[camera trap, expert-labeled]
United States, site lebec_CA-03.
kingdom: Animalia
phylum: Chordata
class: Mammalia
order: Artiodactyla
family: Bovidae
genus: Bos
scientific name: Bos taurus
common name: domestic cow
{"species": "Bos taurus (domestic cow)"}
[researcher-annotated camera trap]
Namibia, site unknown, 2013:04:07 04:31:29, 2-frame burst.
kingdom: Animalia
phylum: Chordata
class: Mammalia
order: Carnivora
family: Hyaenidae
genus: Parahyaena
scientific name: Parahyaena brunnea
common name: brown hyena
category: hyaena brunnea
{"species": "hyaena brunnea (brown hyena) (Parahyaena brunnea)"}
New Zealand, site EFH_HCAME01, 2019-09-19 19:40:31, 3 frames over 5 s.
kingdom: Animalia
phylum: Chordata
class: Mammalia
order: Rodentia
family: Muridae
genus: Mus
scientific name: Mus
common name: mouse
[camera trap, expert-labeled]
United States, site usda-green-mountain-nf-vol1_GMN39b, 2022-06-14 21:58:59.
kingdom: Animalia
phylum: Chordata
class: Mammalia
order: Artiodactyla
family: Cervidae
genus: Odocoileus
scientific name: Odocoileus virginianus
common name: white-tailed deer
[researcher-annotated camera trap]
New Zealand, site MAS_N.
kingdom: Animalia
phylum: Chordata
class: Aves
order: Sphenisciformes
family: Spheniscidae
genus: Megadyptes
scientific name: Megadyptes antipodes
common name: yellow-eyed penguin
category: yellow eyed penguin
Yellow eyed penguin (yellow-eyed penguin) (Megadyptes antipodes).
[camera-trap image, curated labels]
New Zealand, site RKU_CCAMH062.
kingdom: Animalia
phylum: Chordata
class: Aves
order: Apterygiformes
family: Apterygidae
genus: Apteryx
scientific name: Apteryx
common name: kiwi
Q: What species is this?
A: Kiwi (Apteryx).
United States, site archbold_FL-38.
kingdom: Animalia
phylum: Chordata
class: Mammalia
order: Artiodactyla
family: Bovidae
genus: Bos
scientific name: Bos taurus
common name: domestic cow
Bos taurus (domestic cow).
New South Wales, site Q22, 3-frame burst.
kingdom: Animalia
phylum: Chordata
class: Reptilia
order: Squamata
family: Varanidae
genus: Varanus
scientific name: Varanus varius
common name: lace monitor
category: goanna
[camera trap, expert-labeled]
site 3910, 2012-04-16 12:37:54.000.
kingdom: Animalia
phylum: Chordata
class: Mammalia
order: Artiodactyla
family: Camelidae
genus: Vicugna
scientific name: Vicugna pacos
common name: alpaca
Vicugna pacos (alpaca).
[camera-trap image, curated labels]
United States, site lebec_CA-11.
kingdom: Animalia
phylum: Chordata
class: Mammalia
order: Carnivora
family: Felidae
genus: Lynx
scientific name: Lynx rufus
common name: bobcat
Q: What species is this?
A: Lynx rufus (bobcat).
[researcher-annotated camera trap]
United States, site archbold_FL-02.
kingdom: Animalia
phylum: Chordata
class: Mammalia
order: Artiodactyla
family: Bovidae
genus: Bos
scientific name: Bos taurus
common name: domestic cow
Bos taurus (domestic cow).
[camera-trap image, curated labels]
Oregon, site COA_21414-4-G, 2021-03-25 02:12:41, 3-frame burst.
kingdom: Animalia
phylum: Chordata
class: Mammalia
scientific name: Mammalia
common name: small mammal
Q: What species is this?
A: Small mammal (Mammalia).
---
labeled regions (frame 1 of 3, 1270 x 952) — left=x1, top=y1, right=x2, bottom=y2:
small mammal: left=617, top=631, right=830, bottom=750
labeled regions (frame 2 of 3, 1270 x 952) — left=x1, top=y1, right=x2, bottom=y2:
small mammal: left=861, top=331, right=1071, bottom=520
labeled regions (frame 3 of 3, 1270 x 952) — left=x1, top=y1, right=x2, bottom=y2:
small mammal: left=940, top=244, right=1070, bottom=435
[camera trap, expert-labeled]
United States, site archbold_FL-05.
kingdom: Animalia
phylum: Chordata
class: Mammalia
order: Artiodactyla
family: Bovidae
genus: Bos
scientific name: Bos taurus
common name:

###

- _WHAT YOU NEED TO DO_
Restate, word for word and with nothing added, the lines from the first line of the listing through the one where "category: hyaena brunnea" stands.

- _RESULT BELOW_
[camera trap, expert-labeled]
United States, site lebec_CA-03.
kingdom: Animalia
phylum: Chordata
class: Mammalia
order: Artiodactyla
family: Bovidae
genus: Bos
scientific name: Bos taurus
common name: domestic cow
{"species": "Bos taurus (domestic cow)"}
[researcher-annotated camera trap]
Namibia, site unknown, 2013:04:07 04:31:29, 2-frame burst.
kingdom: Animalia
phylum: Chordata
class: Mammalia
order: Carnivora
family: Hyaenidae
genus: Parahyaena
scientific name: Parahyaena brunnea
common name: brown hyena
category: hyaena brunnea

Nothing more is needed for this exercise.